Content starts
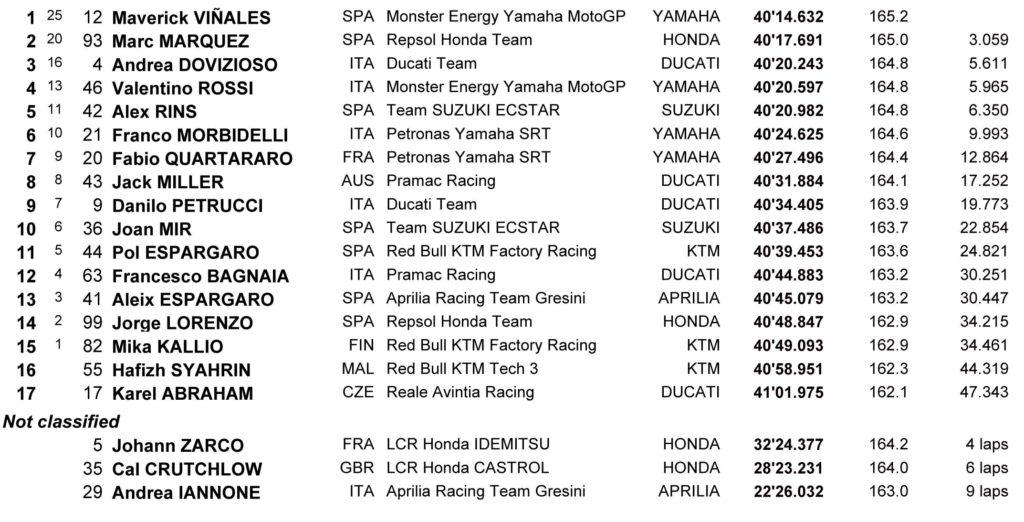 Rezultati MotoGP trke Sepang 2019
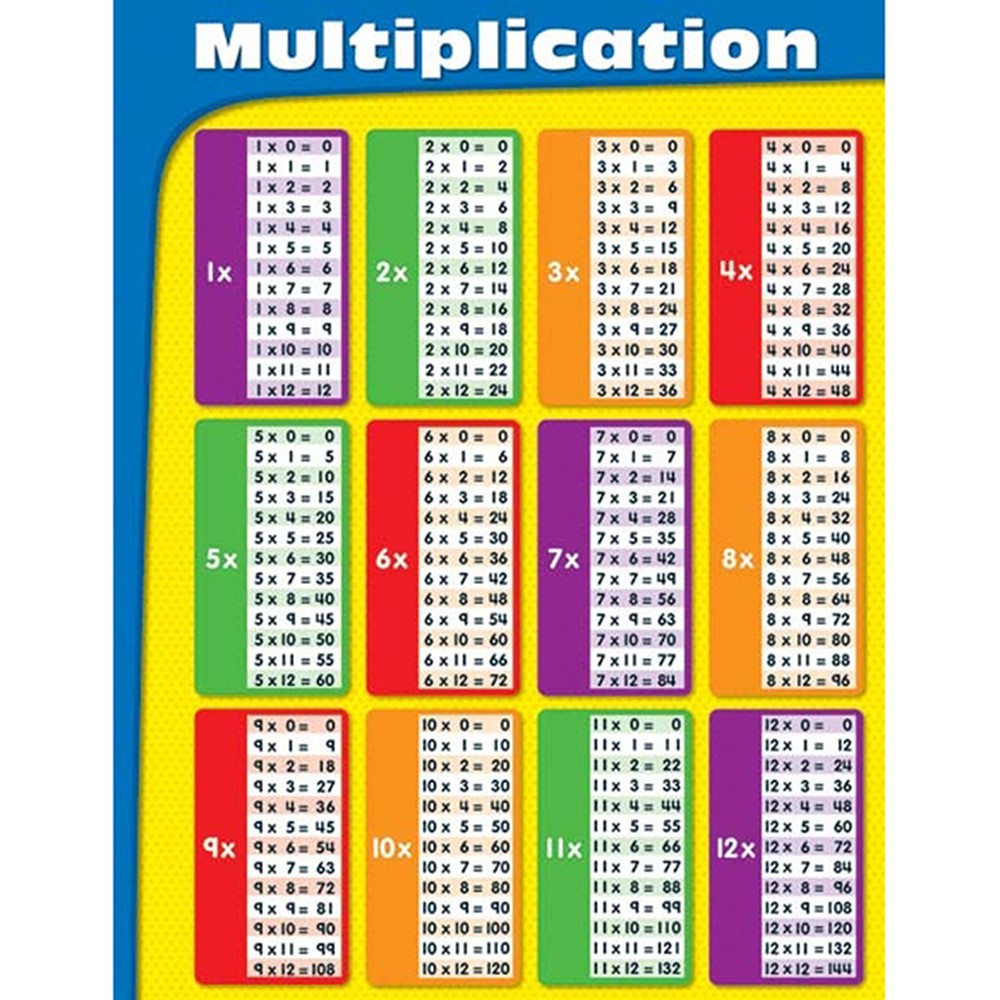 CD-114109 - Multiplication Tables Laminated Chartlet in Math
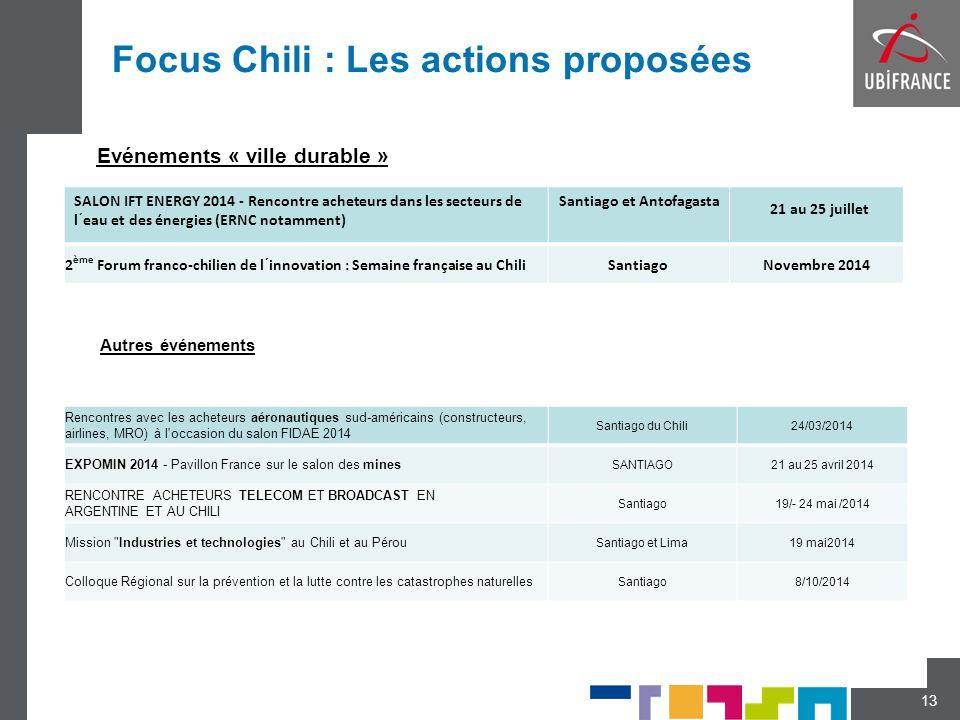 Focus Chili : Les actions proposées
Content ends
> [WHAT IS BEING ASKED]:
The listing is to be repeated exactly, with its pictures removed.

> [EXERCISE SOLUTION]:
 Rezultati MotoGP trke Sepang 2019
 CD-114109 - Multiplication Tables Laminated Chartlet in Math
 Focus Chili : Les actions proposées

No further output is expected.